- _Given records_
........

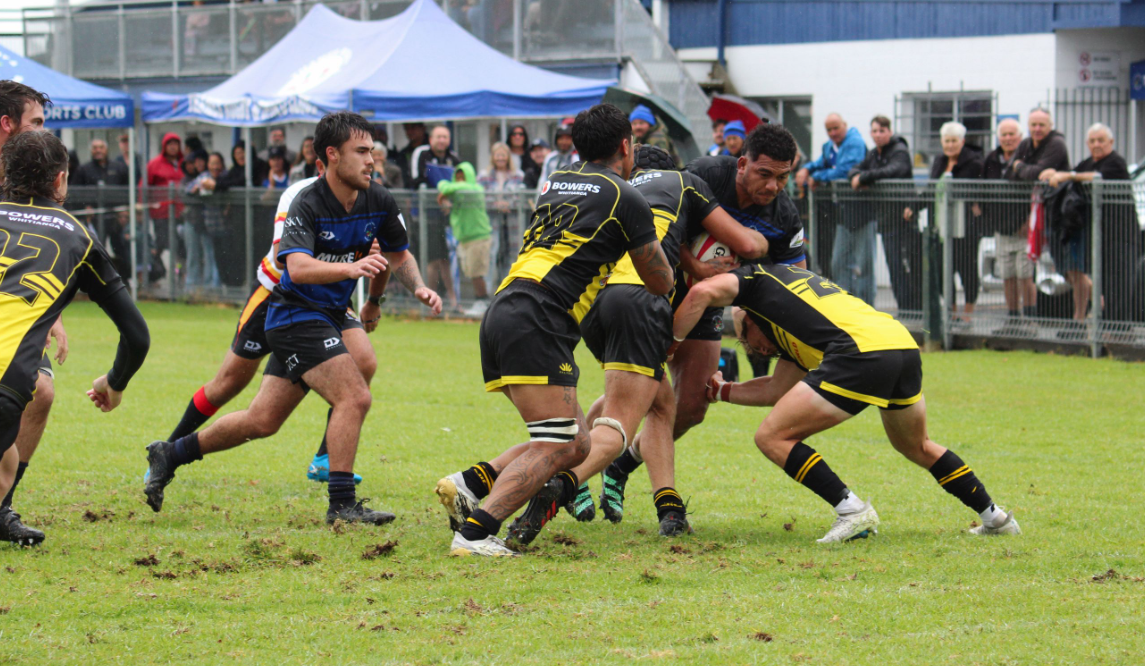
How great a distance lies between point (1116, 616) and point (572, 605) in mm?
1895

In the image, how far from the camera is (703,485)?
7.19 meters

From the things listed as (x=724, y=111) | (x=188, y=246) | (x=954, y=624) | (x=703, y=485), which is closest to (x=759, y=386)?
(x=703, y=485)

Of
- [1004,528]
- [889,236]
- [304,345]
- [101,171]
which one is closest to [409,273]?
[304,345]

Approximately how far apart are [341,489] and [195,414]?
1401 mm

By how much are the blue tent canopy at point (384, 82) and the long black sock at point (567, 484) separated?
36.6 feet

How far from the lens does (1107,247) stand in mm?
12156

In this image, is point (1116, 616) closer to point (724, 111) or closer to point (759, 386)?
point (759, 386)

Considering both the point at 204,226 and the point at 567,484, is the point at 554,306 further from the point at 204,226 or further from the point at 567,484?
the point at 204,226

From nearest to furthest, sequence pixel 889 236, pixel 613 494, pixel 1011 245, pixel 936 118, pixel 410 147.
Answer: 1. pixel 613 494
2. pixel 1011 245
3. pixel 889 236
4. pixel 410 147
5. pixel 936 118

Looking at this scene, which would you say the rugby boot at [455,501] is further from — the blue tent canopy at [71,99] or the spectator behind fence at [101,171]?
the spectator behind fence at [101,171]

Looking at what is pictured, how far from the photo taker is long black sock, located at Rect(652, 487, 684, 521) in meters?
5.97

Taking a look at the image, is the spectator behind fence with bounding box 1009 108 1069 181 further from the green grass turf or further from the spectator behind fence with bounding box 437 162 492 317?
the spectator behind fence with bounding box 437 162 492 317

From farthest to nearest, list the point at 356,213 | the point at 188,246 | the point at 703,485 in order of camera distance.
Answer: the point at 188,246 < the point at 703,485 < the point at 356,213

........

- _Do this_
Transcribe the items word for word, from the first one down through the line holding "5. pixel 936 118", inclusive. Omit the picture from your copy.

- _Written solution_
How great a distance lies between point (1116, 616) and point (572, 605) in mm?
1895

In the image, how far from the camera is (703,485)?
7.19 meters

From the things listed as (x=724, y=111) | (x=188, y=246) | (x=954, y=624) | (x=703, y=485), which is closest to (x=759, y=386)?
(x=703, y=485)

Of
- [1004,528]
- [889,236]
- [304,345]
- [101,171]
which one is closest to [409,273]?
[304,345]

Approximately how far apart are [341,489] and [195,414]?
1401 mm

By how much are the blue tent canopy at point (384, 82) and the long black sock at point (567, 484) separated?
36.6 feet

How far from the lens does (1107,247) stand in mm?
12156

In this image, is point (1116, 616) closer to point (724, 111) or closer to point (759, 386)?
point (759, 386)

Considering both the point at 204,226 and the point at 567,484, is the point at 554,306 further from the point at 204,226 or further from the point at 567,484?
the point at 204,226

From nearest to furthest, sequence pixel 889 236, pixel 613 494, pixel 1011 245, pixel 936 118, pixel 410 147.
Answer: 1. pixel 613 494
2. pixel 1011 245
3. pixel 889 236
4. pixel 410 147
5. pixel 936 118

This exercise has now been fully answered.